Instructions for the task> Restate the full set of records exactly, word for word.

Scene-based reasoning records:
#####
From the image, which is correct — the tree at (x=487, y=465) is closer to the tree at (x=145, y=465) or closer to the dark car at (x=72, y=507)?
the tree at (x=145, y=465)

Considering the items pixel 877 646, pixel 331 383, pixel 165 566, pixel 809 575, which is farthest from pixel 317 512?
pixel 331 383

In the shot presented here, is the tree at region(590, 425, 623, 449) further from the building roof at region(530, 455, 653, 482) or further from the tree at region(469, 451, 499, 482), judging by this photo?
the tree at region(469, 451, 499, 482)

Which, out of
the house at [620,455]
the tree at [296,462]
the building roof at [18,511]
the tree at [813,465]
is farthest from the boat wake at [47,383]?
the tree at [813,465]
#####
Answer to this problem>
From the image, which is correct — the tree at (x=487, y=465) is closer to the tree at (x=145, y=465) or closer to the dark car at (x=72, y=507)?
the tree at (x=145, y=465)

Considering the items pixel 877 646, pixel 331 383, pixel 165 566, pixel 809 575, which is farthest from pixel 317 512?
pixel 331 383

In the shot presented here, is the tree at region(590, 425, 623, 449) further from the building roof at region(530, 455, 653, 482) or further from the tree at region(469, 451, 499, 482), judging by this photo?
the tree at region(469, 451, 499, 482)

Which, out of
the house at [620,455]
the tree at [296,462]
the building roof at [18,511]
the tree at [813,465]
is farthest from the boat wake at [47,383]?
the tree at [813,465]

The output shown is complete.